# Ears?



## baltothewolf (Aug 26, 2009)

Is there a place where i can get just fursuit ears?


----------



## SailorYue (Aug 26, 2009)

amazon? thats where i lan on buying my ears & tail... im getting clipons since a headbanfd would hurt my head.


----------



## baltothewolf (Aug 26, 2009)

SailorYue said:


> amazon? thats where i lan on buying my ears & tail... im getting clipons since a headbanfd would hurt my head.



i was thinkin that but.. i kinda wanted to get fursuit ears of my fursona and hes a dalmation fox so.. yeah


----------



## Vaelarsa (Aug 26, 2009)

You can commission them.

If it's a generic design (common color cat / fox / rabbit / dog), you can probably buy them at a costume store, or anywhere during Halloween shopping season.


----------



## baltothewolf (Aug 26, 2009)

Where can i commission to get some ears made?


----------



## Vaelarsa (Aug 26, 2009)

A bunch of sites.

I know Beastcub, from here, does them.

Google "fursuit commission."


----------



## SailorYue (Aug 26, 2009)

amazon sells loveless cosplay ears... buy them then have someone do the dye job?


----------



## Vaelarsa (Aug 26, 2009)

Also, if you're going to commission, for your own sake, research your commissioner.

There are a lot of lazy creators and scam artists out there that will leave you with a shoddy product, or no product at all.

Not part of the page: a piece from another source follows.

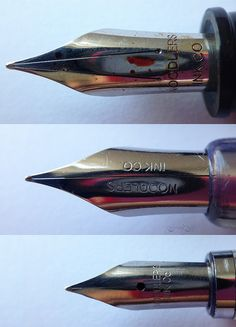 "Review: Noodler's Neponset Fountain Pen - Music ""Vishnu"" Nib vs. Noodler's Ahab vs. Noodler's Creaper"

Look up the internet name they most readily go by, and "commissions." You should be able to find product reviews that way.


----------



## baltothewolf (Aug 26, 2009)

hmmmm oks. im lookin at the Beastcub fur right now ^^


----------



## KyteTheFox (Aug 26, 2009)

I made my ears out of duct tape, electrical tape, and sharpie. My ears are shiny ;o


----------



## Trpdwarf (Aug 26, 2009)

I suggest also looking into the sticky dealing with "Fursuit help" as there is a list of makers there.


----------



## CrazyWolfGuy (Aug 26, 2009)

KyteTheFox said:


> I made my ears out of duct tape, electrical tape, and sharpie. My ears are shiny ;o



Definately sig'd


----------



## Avan Wolf (Aug 26, 2009)

It shouldn't be too hard to track someone down who does them. It's certainly not uncommon as a type of commission.

And I would have no surprise if generic ones could be easily ordered from places like Amazon.


----------



## CrazyWolfGuy (Aug 26, 2009)

Make your own.  I read a tutorial somewhere... dont remmber where i found it though.


----------



## CatCase (Aug 26, 2009)

Try Etsy, they have a lot of unique things; just don't let them charge you too much.. http://www.etsy.com/


----------